I am, and have for a long time been, persuaded that if the Christian Church were to claim that fulness of the Holy Spirit which is her birthright, her equipment, the greatest of all her needs, the proportion of what we call evangelists to pastors and teachers would be very much larger than it is at present. Touched with this flame, not only a multitude of ministers, but of the laity, who have hardly tasted the ecstasy of soul-winning, would joyously respond to God’s call with a fervent “Here am I, send me!” Then He could and would send them, and they would come back laden with trophies of victory.1 [Note: T. Waugh, Twenty-three Years a Missioner, 65.]
3. Andrew did not wait until the Master had given him full equipment and training. He started with imperfect knowledge. As yet, and for long after, there was an earthly and mistaken element in Andrew’s idea of the Messiah whom he had found. He knew that the Messiah had come, but of the vast consequences to the world, to the soul, of that coming—consequences extending through the sphere of time into the depths of the eternal future, as we find these things developed in the Epistles of St. Paul—of these at such a time he must have had only an indistinct perception. One truth was clearly present to him, whatever else it might involve, and that one truth sufficed to kindle every affection and power of his spirit, to concentrate in its analysis every ray of his understanding,—“We have found the Messiah.” He had seen enough of Jesus in those few hours to be awed, attracted, won,—enough to know instinctively that John was right,—enough to know that here was one whom he could perfectly love and trust,—enough to know that the best thing he could possibly do for those nearest and dearest to himself was to tell them of his own experience.
In a list of Indian missionaries of Mohammedanism, published in the journal of a religious and philanthropic society of Lahore, says Arnold in The Preaching of Islam, “We find the names of schoolmasters, government clerks in the Canal and Opium Departments, traders, including a dealer in camel carts, an editor of a newspaper, a bookbinder, and a workman in a printing establishment. These men devote the hours of leisure left them after the completion of the day’s labour to the preaching of their religion in the streets and bazaars of Indian cities, seeking to win converts from among Christians and Hindus, whose religious belief they controvert and attack.” This is what constitutes the power of Islam. With no missionary organization, with no missionary order, the religion yet spread over Western Asia and Northern Africa, and retains still its foothold on the soil of Europe. Where the common man believes his religion and spreads it, other men believe it, too.1 [Note: R. E. Speer, A Young Man’s Questions, 55.]
A Great Service
“He brought him unto Jesus.”

(Provided material)
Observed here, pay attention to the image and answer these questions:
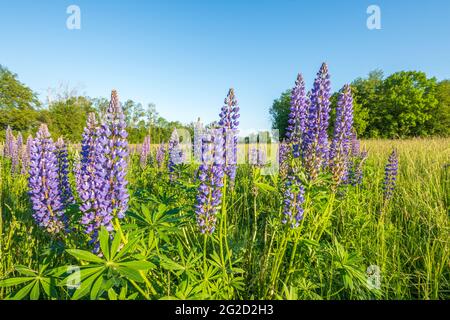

(Required task) In the passage on Andrew, what one truth was clearly present to Andrew? The material is separate from the passage on Andrew and unrelated to it.

(Correct answer) “We have found the Messiah.”